WORK TO BE COMPLETED: The whole answer is the data below, retyped exactly.

►

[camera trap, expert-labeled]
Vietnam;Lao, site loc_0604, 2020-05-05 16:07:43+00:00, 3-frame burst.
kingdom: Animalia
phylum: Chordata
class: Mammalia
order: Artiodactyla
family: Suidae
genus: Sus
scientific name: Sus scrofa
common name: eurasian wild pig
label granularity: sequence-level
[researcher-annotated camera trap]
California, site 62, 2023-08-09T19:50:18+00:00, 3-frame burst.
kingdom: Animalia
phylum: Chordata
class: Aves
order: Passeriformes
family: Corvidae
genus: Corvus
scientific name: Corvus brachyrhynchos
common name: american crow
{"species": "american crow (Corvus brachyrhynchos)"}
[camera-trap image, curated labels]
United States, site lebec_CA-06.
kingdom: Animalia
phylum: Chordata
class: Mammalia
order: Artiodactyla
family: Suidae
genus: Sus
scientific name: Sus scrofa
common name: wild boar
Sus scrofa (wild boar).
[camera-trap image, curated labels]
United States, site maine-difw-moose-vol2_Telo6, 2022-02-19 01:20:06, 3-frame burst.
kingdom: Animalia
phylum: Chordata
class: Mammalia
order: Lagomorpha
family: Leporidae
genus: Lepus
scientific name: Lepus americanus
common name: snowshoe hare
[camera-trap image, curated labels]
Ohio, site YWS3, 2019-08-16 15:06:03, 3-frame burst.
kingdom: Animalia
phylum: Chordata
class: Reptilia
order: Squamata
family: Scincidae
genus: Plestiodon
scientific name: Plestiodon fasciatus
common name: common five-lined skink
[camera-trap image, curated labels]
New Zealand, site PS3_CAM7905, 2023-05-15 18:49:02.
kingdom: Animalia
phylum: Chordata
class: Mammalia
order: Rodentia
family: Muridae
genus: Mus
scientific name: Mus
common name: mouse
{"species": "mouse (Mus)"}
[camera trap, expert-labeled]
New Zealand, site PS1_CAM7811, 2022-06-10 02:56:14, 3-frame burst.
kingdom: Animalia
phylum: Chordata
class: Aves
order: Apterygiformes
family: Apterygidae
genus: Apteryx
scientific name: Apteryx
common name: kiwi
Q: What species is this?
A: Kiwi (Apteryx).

◄

SOLUTION BELOW:
[camera trap, expert-labeled]
Vietnam;Lao, site loc_0604, 2020-05-05 16:07:43+00:00, 3-frame burst.
kingdom: Animalia
phylum: Chordata
class: Mammalia
order: Artiodactyla
family: Suidae
genus: Sus
scientific name: Sus scrofa
common name: eurasian wild pig
label granularity: sequence-level
[researcher-annotated camera trap]
California, site 62, 2023-08-09T19:50:18+00:00, 3-frame burst.
kingdom: Animalia
phylum: Chordata
class: Aves
order: Passeriformes
family: Corvidae
genus: Corvus
scientific name: Corvus brachyrhynchos
common name: american crow
{"species": "american crow (Corvus brachyrhynchos)"}
[camera-trap image, curated labels]
United States, site lebec_CA-06.
kingdom: Animalia
phylum: Chordata
class: Mammalia
order: Artiodactyla
family: Suidae
genus: Sus
scientific name: Sus scrofa
common name: wild boar
Sus scrofa (wild boar).
[camera-trap image, curated labels]
United States, site maine-difw-moose-vol2_Telo6, 2022-02-19 01:20:06, 3-frame burst.
kingdom: Animalia
phylum: Chordata
class: Mammalia
order: Lagomorpha
family: Leporidae
genus: Lepus
scientific name: Lepus americanus
common name: snowshoe hare
[camera-trap image, curated labels]
Ohio, site YWS3, 2019-08-16 15:06:03, 3-frame burst.
kingdom: Animalia
phylum: Chordata
class: Reptilia
order: Squamata
family: Scincidae
genus: Plestiodon
scientific name: Plestiodon fasciatus
common name: common five-lined skink
[camera-trap image, curated labels]
New Zealand, site PS3_CAM7905, 2023-05-15 18:49:02.
kingdom: Animalia
phylum: Chordata
class: Mammalia
order: Rodentia
family: Muridae
genus: Mus
scientific name: Mus
common name: mouse
{"species": "mouse (Mus)"}
[camera trap, expert-labeled]
New Zealand, site PS1_CAM7811, 2022-06-10 02:56:14, 3-frame burst.
kingdom: Animalia
phylum: Chordata
class: Aves
order: Apterygiformes
family: Apterygidae
genus: Apteryx
scientific name: Apteryx
common name: kiwi
Q: What species is this?
A: Kiwi (Apteryx).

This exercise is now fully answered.